See? Here’s the point: it doesn’t matter trends, the age, body shape, what colors theories tell us look good on us or what sparks joy, it’s not about the rule, it’s about being balanced, relaxed, chill, pragmatic yet creative, mostly rebellious and always overdressed.

As women we are labelled, judged, body-shamed, critiqued, stereotypically boxed. 

Without going to the depths of social, political, or psychological investigation, the expectation of having to fit in a style, preppy, conservative, whimsical, modern, business attire, deconstructed, normcore, indie sleaze, twee is exhausting.

An even more demoralizing aspect of our daily life is to be given the side-eye, expected to be cheery and smiley, cat called, described with diminishing epithets by other women.

The constant scrutiny depletes the levels of creativity and curiosity and I even think that for the common good commercial brands have invented the bridge market of no couture nor streetwear but just plain mediocre stuff.
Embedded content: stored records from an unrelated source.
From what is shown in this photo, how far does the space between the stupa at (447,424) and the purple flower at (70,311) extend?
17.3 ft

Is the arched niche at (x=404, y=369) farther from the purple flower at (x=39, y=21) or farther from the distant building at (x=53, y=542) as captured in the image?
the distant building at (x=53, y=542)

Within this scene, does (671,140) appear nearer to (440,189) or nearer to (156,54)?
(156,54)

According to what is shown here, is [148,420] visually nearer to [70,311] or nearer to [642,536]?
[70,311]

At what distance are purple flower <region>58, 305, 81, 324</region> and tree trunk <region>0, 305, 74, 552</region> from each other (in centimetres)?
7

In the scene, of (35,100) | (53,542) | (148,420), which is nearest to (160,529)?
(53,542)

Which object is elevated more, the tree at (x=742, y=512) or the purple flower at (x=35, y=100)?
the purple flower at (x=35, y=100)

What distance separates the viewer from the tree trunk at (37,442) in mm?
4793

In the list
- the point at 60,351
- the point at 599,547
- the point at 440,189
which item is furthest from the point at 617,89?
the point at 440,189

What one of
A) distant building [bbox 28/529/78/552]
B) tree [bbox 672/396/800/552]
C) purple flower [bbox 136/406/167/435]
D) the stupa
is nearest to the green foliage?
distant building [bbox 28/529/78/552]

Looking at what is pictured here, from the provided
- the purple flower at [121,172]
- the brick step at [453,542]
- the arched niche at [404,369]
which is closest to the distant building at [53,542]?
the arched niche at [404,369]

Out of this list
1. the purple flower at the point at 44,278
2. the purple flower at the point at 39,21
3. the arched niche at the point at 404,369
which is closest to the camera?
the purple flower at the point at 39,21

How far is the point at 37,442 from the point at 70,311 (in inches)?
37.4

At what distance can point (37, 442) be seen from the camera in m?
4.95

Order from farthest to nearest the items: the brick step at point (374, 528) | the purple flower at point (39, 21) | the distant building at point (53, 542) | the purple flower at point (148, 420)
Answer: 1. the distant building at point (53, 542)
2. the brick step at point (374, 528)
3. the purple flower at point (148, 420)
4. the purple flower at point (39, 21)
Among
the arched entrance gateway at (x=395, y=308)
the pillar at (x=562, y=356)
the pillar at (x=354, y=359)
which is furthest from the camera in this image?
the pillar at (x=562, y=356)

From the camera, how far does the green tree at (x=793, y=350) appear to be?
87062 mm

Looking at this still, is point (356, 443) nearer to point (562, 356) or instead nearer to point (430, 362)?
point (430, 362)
And then I came across Noiranca’s DE-LABEL campaign “Succinct yet eclectic, [it] heralds a new era of femininity – of nuance, confidence, and agency – amidst the rambunctious veneration of archetypal femininity, while tracing the rumination in empowering oneself out of the typical. 

How can a handbag brand be a vessel of positivity you ask?

By disrupting the gender-binary mindset and disparaging common misconceptions like ageism with three models who posing with confidence reveal their authenticity and “reclaim their voices.”